Diante do susto, o jornalista esperou a poeira baixar e depois que organizou as ideias contou sobre o acontecimento a uma amiga próxima, uma delegada que o ajudava em algumas reportagens. Ela resolveu fazer um Boletim de Ocorrência para investigar a ação dos PMs.

A apuração contra os policiais deu resultado e o que ela suspeitava se confirmou. Foram encontradas mais de 40 fotos em posse dos homens. Imagens com a rotina do jornalista próximo ao seu ambiente de trabalho, à sua casa, a lugares onde frequentava no tempo livre. E pior. Um dossiê completo com as pessoas com as quais ele se relacionava: mãe, namorada, sogros, amigos e colegas de trabalho.
Com as provas em mãos, a delegada solicitou uma prisão preventiva de 15 dias acatada por um juiz do Estado, que ainda prorrogaria o período do cárcere temporário em mais 30 dias, totalizando 45 dias. Conhecedor de casos semelhantes, o conselho do juiz para o jornalista foi um tanto quanto surpreendente: deixar o país o mais rápido possível por um curto período, sumir do mapa, porque os PMs de lá sairiam cegos de ódios e sedentos por uma retaliação, sabendo que a justiça brasileira é lenta e falha.

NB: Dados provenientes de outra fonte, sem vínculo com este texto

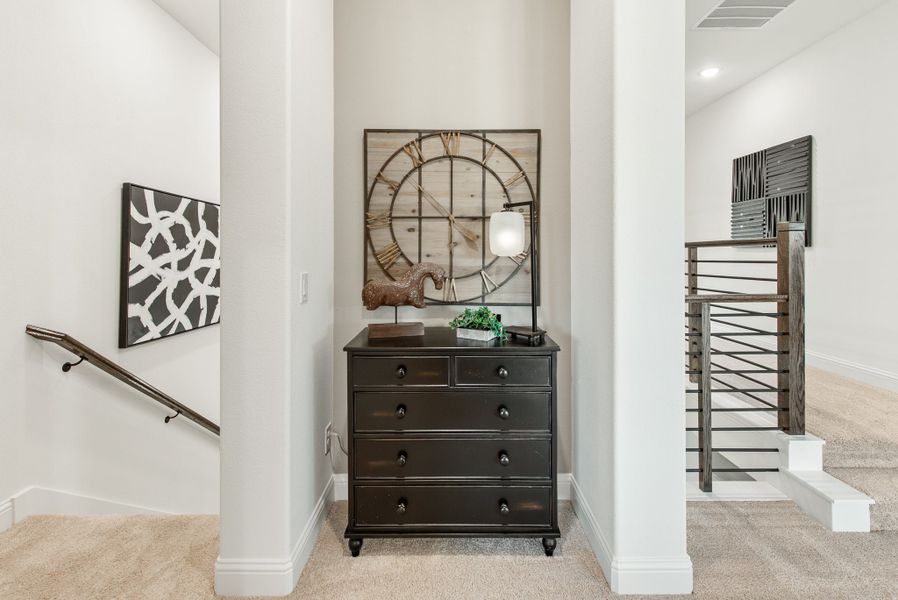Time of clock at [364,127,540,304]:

A sugestão foi compartilhada pelo diretor de jornalismo de sua emissora que via a fuga como a melhor solução para o momento. O jornalista até abraçou a ideia, mas só aceitaria viajar mediante o pagamento de todas as despesas por parte da empresa de telecomunicações. O pedido, contudo, foi prontamente negado.

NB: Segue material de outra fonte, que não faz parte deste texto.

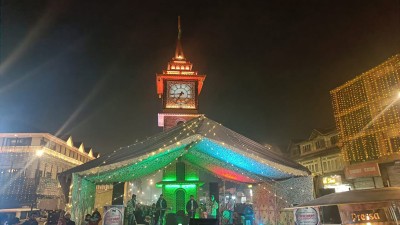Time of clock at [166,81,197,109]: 6:43
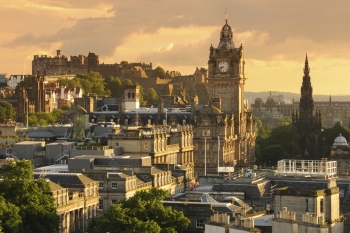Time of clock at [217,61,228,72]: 8:40
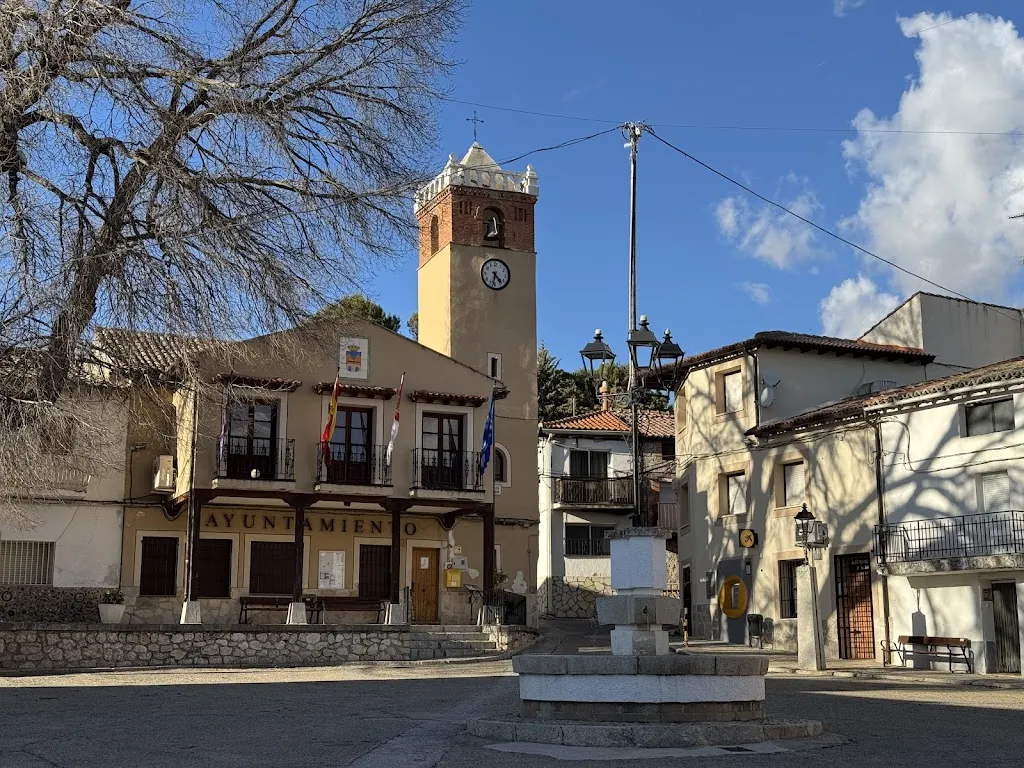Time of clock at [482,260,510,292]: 4:32
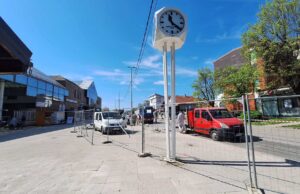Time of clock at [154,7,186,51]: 11:21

O evento naquele momento caiu como um balde de água fria, já que dias anteriores ao acontecimento, o repórter havia conversado com Caco Barcellos, renomado jornalista que comanda o programa Profissão Repórter na Rede Globo. Caco gostou do estilo e das reportagens do jovem, mas precisava de uma confirmação acerca da desenvoltura do jovem em frente às câmeras.

Este Caco Barcellos, inclusive, deve saber perfeitamente o que o jovem jornalista passa, já que viveu experiência parecida e até mais perigosa ao escrever o livro Rota 66 – A História da Polícia que Mata, relatando o genocídio da Rota (Rondas Ostensivas Tobias de Aguiar) para com a população paulista marginalizada.

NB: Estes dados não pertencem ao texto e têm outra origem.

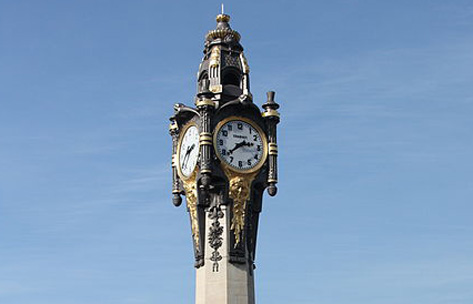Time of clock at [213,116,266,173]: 2:38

O caso ainda continua sem solução e o jornalista, que ostentava sorriso fácil no rosto, agora tem sérias preocupações em relação à própria segurança e o bem-estar dos entes queridos.


*Nenhum nome foi citado para não colocar em risco à identidade das personagens enquanto o processo está em andamento.

Segurança dos jornalistas no Brasil

A ONG Repórteres Sem Fronteiras (RSF) divulgou algumas pesquisas que demonstram como o Brasil é um país inseguro para a prática jornalística, somando 38 assassinatos de 2000 a 2014 e levando a fama de 3° mais violento da América Latina, atrás de México e Colômbia, territórios com forte influência de milícias comandadas pelo tráfico de drogas.

(Foto: Fabio Rodrigues Pozzebom)

As investigações, quando são abertas (a jornalistas), patinam e, geralmente, são travadas por autoridades corrompidas” e "os traficantes e os coronéis impõem um regime de terror aos jornalistas no Brasil”, são algumas das queixas do relatório divulgado em dezembro do ano passado.

 
(Imagem: Rodrigo Paiva)
Outro dado do Relatório da Violência contra Jornalistas divulgado neste ano mostra que 129 profissionais foram agredidos em 2014, sendo que 62 deles sofreram violência policial, uma média de 48% dos casos.

É claro que o jornalismo policial investigativo e a cobertura de protestos sempre trarão mais riscos do que outras áreas da profissão. Porém, a falência do poder público e a corrupção dos órgãos públicos de segurança enfraquecem o instrumento de denúncia da sociedade e, consequentemente, sua perspectiva de melhora.